• [YOUR INSTRUCTIONS] Render the lines from the one containing "How much distance" through the end of the records, inclusive, as a Markdown table with the columns Row and Line. Leave out blank lines and number the rows in order.

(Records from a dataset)
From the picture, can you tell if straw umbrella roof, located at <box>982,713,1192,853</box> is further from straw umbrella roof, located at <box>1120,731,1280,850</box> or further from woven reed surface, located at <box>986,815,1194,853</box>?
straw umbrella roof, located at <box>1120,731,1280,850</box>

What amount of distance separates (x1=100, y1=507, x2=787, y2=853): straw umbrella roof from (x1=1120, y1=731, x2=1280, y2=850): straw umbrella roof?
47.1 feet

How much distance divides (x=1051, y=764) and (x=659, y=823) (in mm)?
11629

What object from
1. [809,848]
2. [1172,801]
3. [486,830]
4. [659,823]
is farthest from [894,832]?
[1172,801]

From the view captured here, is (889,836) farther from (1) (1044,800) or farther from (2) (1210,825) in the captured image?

• [WORKED ANSWER]
| Row | Line |
|---|---|
| 1 | How much distance divides (x=1051, y=764) and (x=659, y=823) (in mm)? |
| 2 | 11629 |
| 3 | What object from |
| 4 | 1. [809,848] |
| 5 | 2. [1172,801] |
| 6 | 3. [486,830] |
| 7 | 4. [659,823] |
| 8 | is farthest from [894,832]? |
| 9 | [1172,801] |
| 10 | From the view captured here, is (889,836) farther from (1) (1044,800) or farther from (2) (1210,825) in the captured image? |